De son côté, l’État français, actionnaire de référence, préférerait que le successeur d’Anne-Marie Couderc soit une femme, afin de ne pas dégrader la parité, récente, au sein des instances dirigeantes du SBF 120. Une position soutenue par le groupe européen qui veut éviter que la proportion d’administratrices au conseil ne descende sous le seuil de 40 %. La nationalité française est aussi requise, le directeur général étant déjà un citoyen étranger. Les administrateurs hollandais, représentants de l’État néerlandais et des salariés de KLM, ont fait savoir, de leurs côtés, que le successeur devrait maîtriser l’anglais. Tous s’accordent par contre pour souhaiter un président âgé au maximum d’une petite soixantaine d’années, afin de pouvoir assurer au moins deux mandats à la tête de la compagnie franco-néerlandaise. Dernier impératif : ne pas se heurter avec les dirigeants de l’armateur CMA CGM, entré à hauteur de 9 % du capital du groupe en mai 2022 pour associer leurs opérations dans le fret aérien. Le candidat devra être compatible avec le représentant de Rodolphe Saadé au conseil, Ramon Fernandez, un ancien directeur du Trésor passé par le cabinet de Nicolas Sarkozy.

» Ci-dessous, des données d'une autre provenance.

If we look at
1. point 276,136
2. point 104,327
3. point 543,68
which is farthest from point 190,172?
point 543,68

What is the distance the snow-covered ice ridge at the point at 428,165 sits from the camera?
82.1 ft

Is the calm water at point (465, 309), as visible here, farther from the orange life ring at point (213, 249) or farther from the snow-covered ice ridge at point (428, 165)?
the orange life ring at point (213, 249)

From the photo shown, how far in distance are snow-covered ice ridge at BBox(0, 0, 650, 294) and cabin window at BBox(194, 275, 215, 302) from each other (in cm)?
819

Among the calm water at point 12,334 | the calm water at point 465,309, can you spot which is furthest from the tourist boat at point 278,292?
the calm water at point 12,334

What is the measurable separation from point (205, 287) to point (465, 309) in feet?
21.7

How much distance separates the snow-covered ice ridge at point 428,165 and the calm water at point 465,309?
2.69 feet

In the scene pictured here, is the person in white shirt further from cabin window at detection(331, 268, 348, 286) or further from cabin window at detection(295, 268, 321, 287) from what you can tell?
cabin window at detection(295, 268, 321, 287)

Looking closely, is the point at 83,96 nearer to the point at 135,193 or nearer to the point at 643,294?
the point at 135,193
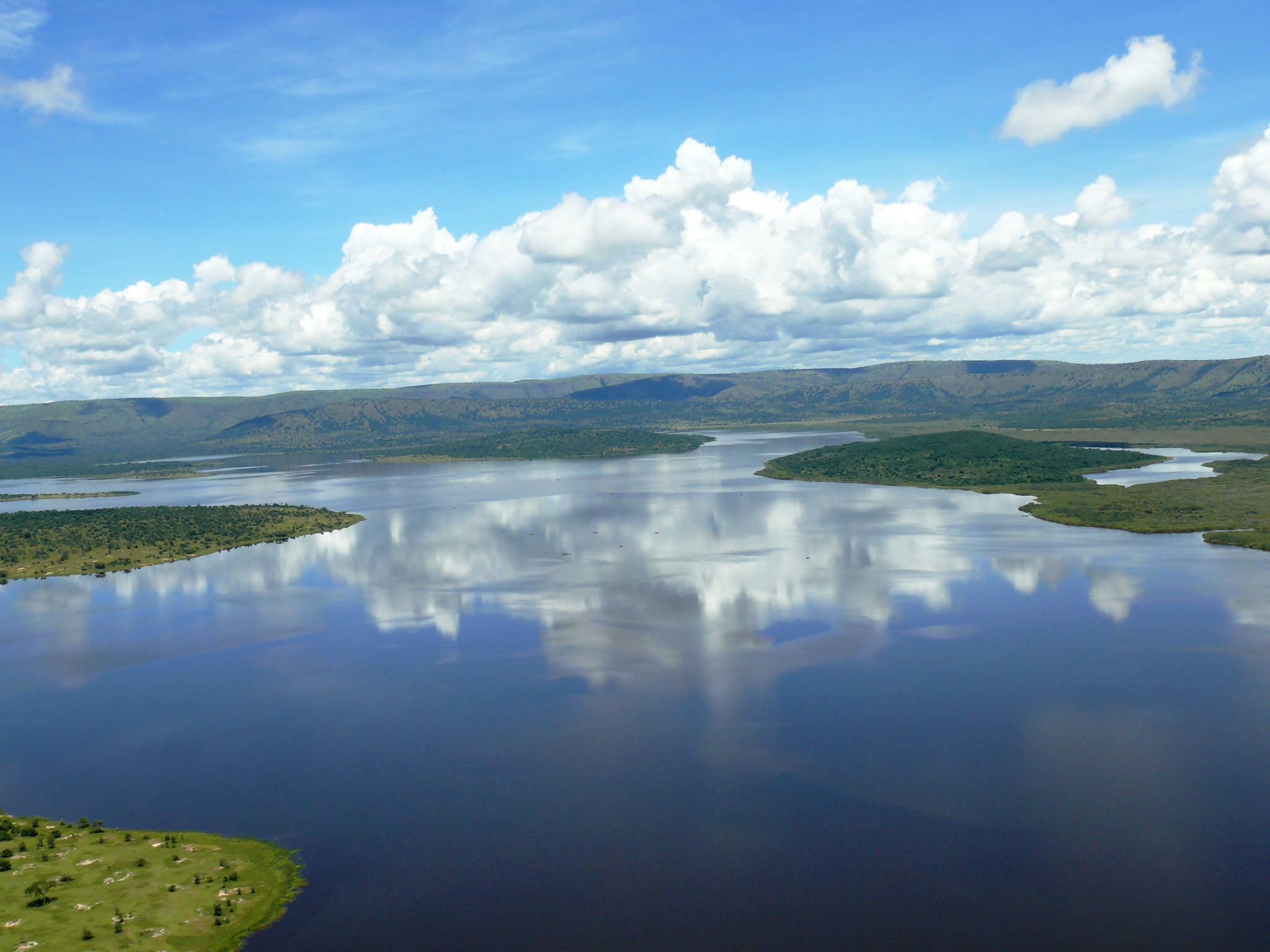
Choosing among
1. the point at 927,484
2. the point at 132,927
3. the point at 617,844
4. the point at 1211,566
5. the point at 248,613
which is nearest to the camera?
the point at 132,927

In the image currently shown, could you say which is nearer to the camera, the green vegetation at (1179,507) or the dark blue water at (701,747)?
the dark blue water at (701,747)

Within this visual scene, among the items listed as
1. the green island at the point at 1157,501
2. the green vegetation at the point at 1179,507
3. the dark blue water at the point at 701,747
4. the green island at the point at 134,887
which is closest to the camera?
the green island at the point at 134,887

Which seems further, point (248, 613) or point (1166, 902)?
point (248, 613)

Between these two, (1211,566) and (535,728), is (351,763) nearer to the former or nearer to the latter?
(535,728)

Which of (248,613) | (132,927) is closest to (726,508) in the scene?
(248,613)

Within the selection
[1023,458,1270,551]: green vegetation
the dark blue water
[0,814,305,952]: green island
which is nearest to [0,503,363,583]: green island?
the dark blue water

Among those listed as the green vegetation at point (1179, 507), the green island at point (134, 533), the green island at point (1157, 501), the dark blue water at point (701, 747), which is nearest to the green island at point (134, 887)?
the dark blue water at point (701, 747)

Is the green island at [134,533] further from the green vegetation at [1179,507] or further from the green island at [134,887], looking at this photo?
the green vegetation at [1179,507]
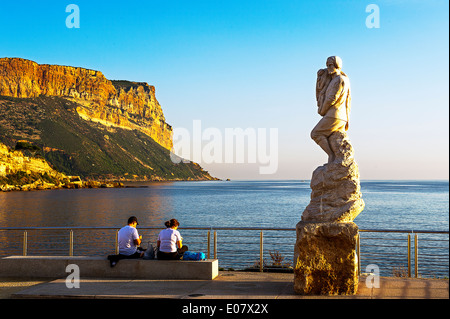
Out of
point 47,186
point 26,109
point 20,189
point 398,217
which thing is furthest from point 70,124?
point 398,217

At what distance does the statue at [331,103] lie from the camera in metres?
9.19

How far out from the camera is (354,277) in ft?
27.9

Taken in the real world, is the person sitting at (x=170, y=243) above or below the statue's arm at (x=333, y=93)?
below

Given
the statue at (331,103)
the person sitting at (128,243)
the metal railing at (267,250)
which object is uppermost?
the statue at (331,103)

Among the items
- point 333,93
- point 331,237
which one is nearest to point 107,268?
point 331,237

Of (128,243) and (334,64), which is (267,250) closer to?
(128,243)

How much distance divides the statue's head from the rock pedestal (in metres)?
1.80

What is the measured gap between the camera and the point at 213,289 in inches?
359

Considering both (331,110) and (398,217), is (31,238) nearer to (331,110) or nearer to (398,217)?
(331,110)

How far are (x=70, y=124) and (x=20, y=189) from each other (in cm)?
7265

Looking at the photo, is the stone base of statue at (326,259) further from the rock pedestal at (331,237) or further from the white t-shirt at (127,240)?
the white t-shirt at (127,240)

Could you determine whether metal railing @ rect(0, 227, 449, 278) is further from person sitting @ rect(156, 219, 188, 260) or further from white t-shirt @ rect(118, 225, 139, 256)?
person sitting @ rect(156, 219, 188, 260)

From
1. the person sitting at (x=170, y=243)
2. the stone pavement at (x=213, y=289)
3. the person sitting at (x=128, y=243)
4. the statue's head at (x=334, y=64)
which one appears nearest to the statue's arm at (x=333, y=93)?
the statue's head at (x=334, y=64)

Un profil semble cocher toutes les cases, celui de Florence Parly, l’ex-ministre des armées d’Emmanuel Macron jusqu’en 2022. Un temps pressentie, cette proche de l’Élysée a finalement vu sa candidature reportée l’année dernière. La raison ? Selon plusieurs sources, elle n’aurait pas laissé que de bons souvenirs lors de son passage chez Air France de 2006 à 2014. Elle a eu la responsabilité de plusieurs dossiers difficiles comme la réduction de la flotte d’avions cargo, dont les pilotes de la compagnie lui tiennent encore aujourd’hui rigueur. « Sa nomination comme présidente du groupe au printemps prochain pourrait provoquer quelques remous en interne, il serait étonnant que l’État choisisse une stratégie de tension à quelques semaines des JO » de Paris 2024, remarque un représentant syndical.
Autre difficulté pour Florence Parly : elle a interdiction de défendre d’éventuels dossiers auprès de ses anciens collègues encore au gouvernement, a décidé la Haute autorité pour la transparence de la vie publique (HATVP) dans un avis qu’elle avait elle-même sollicité. « Pendant encore deux ans, elle ne peut pas défendre le groupe auprès de l’actuel ministre de l’économie, Bruno Le Maire, alors qu’avoir de bonnes relations avec Bercy est une priorité absolue du président d’Air France-KLM », remarque un administrateur. Malgré toutes ces embûches, Florence Parly reste néanmoins candidate. Celle qui est aujourd’hui administratrice d’Ipsos, d’Eutelsat et présidente du Cnam « a bien été reçue dans le cadre du processus, confirme une source au fait du dossier. Il y a d’autres candidats en lice. Ou plutôt d’autres candidates, ce sont principalement des femmes qui ont été auditionnées ».
Contactés, Florence Parly et Heidrick & Struggles n’ont pas souhaité commenter nos informations.